Cilacap, Indonesia: A mentally ill Brazilian executed in Indonesia this week was delusional and oblivious to his fate until the final moments before he faced a firing squad, his lawyer and priest said on Thursday.
Convicted drug trafficker Rodrigo Gularte, 42, was executed along with six other foreigners on Wednesday despite his family’s pleas that he was a paranoid schizophrenic.
“He had a delusional mind,” Gularte’s lawyer Ricky Gunawan told journalists, saying the Brazilian failed to appreciate the reality when he was given 72 hours’ notice of his execution.
“When we said your death sentence will be implemented, he said, ‘What death sentence? I will not be sentenced to death.’
“I’m not sure whether he really 100 per cent understood he would be executed,” he said, adding that Gularte was adamant that the water on their prison island was poisoned.
The lawyer said he tried to ask Gularte about his final requests, but the Brazilian responded with amusement.
“He was just laughing. ‘Is it just like Aladdin, when we ask for three wishes?’” Gunawan quoted Gularte as asking.
“When we tried to talk about the serious things ... he kept avoiding, to other silly things. He was calm, as if nothing was happening.”
Gularte was arrested in 2004 while trying to enter Indonesia with six kilograms (13.2 pounds) of cocaine in his surfing gear.
Irish priest Father Charlie Burrows, who was Gularte’s counsellor in the final days, said the Brazilian was confused about what was happening as prison guards and police prepared him for death.
“I thought he’d got the message he was to be executed but ... when the chains started to go on, he said to me, ‘Oh Father ... am I being executed?’” Burrows told the Australian Broadcasting Corporation.
“He didn’t get angry, he was annoyed.

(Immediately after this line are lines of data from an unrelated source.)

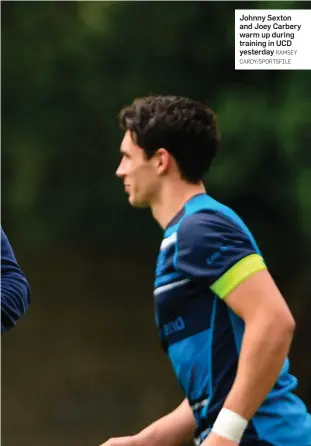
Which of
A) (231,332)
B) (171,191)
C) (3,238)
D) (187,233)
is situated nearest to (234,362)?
(231,332)

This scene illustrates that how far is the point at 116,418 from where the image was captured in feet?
17.8

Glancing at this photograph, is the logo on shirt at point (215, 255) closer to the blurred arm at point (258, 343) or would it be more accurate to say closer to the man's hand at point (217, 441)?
the blurred arm at point (258, 343)

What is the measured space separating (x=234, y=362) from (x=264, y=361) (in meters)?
0.09

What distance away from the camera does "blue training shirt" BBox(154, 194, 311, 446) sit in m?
1.69

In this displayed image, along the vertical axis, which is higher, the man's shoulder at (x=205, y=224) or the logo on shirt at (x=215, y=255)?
the man's shoulder at (x=205, y=224)

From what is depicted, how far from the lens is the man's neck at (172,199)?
1842mm

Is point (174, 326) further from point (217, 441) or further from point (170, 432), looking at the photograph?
point (170, 432)

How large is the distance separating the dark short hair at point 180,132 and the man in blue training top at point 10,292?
0.37 metres

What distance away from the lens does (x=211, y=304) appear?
1721 mm

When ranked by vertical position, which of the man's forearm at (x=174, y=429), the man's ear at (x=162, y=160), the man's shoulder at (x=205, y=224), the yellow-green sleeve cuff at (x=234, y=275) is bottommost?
the man's forearm at (x=174, y=429)
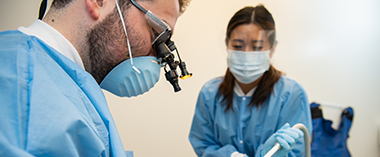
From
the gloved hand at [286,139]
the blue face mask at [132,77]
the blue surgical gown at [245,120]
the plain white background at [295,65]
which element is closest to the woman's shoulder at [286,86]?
the blue surgical gown at [245,120]

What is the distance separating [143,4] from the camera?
614mm

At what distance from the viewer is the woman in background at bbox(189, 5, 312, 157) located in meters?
1.13

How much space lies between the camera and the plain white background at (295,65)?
1647mm

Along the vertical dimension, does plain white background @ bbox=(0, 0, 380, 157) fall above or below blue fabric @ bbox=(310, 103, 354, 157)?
above

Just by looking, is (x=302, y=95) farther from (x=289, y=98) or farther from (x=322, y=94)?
(x=322, y=94)

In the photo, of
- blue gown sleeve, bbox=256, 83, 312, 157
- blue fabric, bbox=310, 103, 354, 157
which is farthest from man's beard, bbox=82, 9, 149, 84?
blue fabric, bbox=310, 103, 354, 157

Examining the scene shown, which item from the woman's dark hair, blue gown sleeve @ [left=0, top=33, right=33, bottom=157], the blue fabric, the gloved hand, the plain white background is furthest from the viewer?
the blue fabric

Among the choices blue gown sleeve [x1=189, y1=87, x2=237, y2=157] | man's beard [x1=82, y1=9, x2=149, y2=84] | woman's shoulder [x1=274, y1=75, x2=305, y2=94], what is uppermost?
man's beard [x1=82, y1=9, x2=149, y2=84]

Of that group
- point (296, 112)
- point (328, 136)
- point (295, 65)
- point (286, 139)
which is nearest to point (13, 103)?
point (286, 139)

The big thing was, ‘Oh, why is this happening, this is not right, I made a small mistake and why can’t they just leave me in jail on the island and I won’t give anybody any trouble’.
“I’d thought I’d explained to him what was going to happen. Obviously it didn’t get through.”
Indonesia’s execution of the drug convicts — Gularte, two Australians, four Nigerians and one Indonesian — has sparked a storm of international protest.
Brazil has expressed “deep regret” at Gularte’s execution and said it is weighing its next move, having stressed to Indonesia the fragility of his state of mind as grounds for clemency.
Burrows said Gularte had been hearing voices in his head.
“Everybody was being prepared for days before and everybody knew there was going to be an execution,” the priest said.
“But because he hears these voices and he reckons because the voices told him, ‘No, everything is going to be grand’, he believes the voices more than he does anybody else.”